Nel corso dell’Atlantico l’area montana è interessata dall’espansione del faggio, che entra in competizione con l’abete bianco, la cui diffusione si riduce decisamente a partire da 6500 cal. BP fino a lasciare spazio allo sviluppo delle faggete che ancora oggi caratterizzano questo ambiente. Come dimostrano studi condotti in diverse aree del settore montano, la diffusione del querceto alle più alte quote durante il Boreale, così come il successivo declino dell’abete nel corso dell’Atlantico, non sono omogenei né sincroni su tutto il territorio regionale (Lowe & Watson 1993, Vescovi et al. 2010). Al di sopra dei 1300/1500 m circa, ossia oltre il limite superiore raggiunto dal querceto, la copertura vegetale si fa più rada ed assume carattere mesofilo. Il paesaggio forestale è dominato dall’abete, accanto al quale è documentata, tra Boreale e Atlantico antico, la presenza di latifoglie, in particolare laburno, frassino, acero, olmo (Cremaschi & Castelletti 1975, Castelletti et al. 1976, Cremaschi et al. 1982). In particolare, la foresta a conifere occupa i versanti più esposti e i suoli più poveri, mentre il bosco deciduo si dispone sui versanti maggiormente soleggiati e sui suoli più ricchi (Watson et al. 1994).

L’assenza o la scarsa rappresentazione dell’abete bianco tra i resti vegetali rinvenuti negli accampamenti mesolitici d’alta quota (Passo della Comunella, Lama Lite, Monte Bagioletto), non è in contraddizione con tale quadro, in quanto può essere spiegata con particolari condizioni locali, quali l’esposizione e l’alta quota dei siti stessi. Ai margini del bosco rado, in corrispondenza con aree umide, è presente una vegetazione erbacea igrofila (Biagi et al. 1980).

50 3.3.4. La fascia cacuminale

Il limite della vegetazione arborea durante l’optimum climatico atlantico è stato stimato, per l’Appennino settentrionale, attorno ai 2000 m, ossia circa 150-200 m sopra quello attuale (Ravazzi & Aceti 2004). La fascia vegetazionale posta al di sopra di esso risulta dunque assai ridotta, in quanto solo poche vette nel settore bolognese- modenese-reggiano superano tale quota. E’ noto tuttavia che la copertura arborea non raggiunge in genere le cime più elevate delle catene montuose e non tocca le creste, in quanto le condizioni climatiche locali, in particolare l’azione del vento, le rapide variazioni di temperatura e la siccità dell’aria favoriscono piuttosto le forme erbacee e arbustive (Chiarugi 1939, Pirola 1980).
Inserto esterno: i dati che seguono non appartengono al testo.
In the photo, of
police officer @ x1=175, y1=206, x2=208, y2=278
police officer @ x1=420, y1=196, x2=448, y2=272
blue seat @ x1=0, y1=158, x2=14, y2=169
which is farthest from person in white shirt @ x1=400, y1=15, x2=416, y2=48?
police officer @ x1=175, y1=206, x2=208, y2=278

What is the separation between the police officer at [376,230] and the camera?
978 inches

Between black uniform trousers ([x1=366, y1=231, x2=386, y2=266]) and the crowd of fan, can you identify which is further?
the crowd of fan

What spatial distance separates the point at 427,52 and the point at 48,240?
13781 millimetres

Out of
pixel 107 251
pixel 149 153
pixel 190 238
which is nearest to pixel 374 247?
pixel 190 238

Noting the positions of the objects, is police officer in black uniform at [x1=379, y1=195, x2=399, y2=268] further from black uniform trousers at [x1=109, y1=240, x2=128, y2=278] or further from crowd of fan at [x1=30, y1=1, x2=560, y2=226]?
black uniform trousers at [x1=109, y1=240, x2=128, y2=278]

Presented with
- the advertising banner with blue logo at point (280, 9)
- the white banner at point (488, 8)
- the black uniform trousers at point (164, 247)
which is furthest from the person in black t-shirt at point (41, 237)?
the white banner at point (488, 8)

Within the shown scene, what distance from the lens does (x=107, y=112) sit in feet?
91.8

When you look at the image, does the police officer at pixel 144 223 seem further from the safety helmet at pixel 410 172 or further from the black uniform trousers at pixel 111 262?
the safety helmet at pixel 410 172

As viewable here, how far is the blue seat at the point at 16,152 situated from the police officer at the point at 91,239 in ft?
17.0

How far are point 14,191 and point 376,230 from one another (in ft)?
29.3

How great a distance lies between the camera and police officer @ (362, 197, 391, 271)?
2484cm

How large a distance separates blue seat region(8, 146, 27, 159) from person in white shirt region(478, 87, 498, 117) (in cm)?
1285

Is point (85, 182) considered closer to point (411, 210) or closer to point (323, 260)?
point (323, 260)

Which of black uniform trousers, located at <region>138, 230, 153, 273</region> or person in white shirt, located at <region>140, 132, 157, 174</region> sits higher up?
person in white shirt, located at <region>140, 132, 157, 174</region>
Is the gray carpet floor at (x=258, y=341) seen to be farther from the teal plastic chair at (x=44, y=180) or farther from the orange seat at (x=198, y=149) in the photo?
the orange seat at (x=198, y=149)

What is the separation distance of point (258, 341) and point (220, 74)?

Una ricostruzione della composizione di tale fascia vegetazionale, nonostante la sua scarsa diffusione, può essere tentata sulla base dei risultati delle analisi polliniche eseguite su campioni raccolti sulle pendici del monte Cimone (Appennino modenese), alla quota di 1800 m. Nel corso dell’Atlantico la vegetazione è caratterizzata da una netta prevalenza delle erbacee: Graminacee e Ciperacee, favorite dalla presenza di un’area umida, accompagnate da Ericales, Artemisia e Caryophyllaceae (Bertolani Marchetti 1963). Non si può dunque parlare dello sviluppo di una vera e propria prateria alpina, ma la presenza del vaccinieto costituisce un elemento di interesse, anche per il possibile impiego come fonte alimentare da parte dei gruppi di cacciatori-raccoglitori.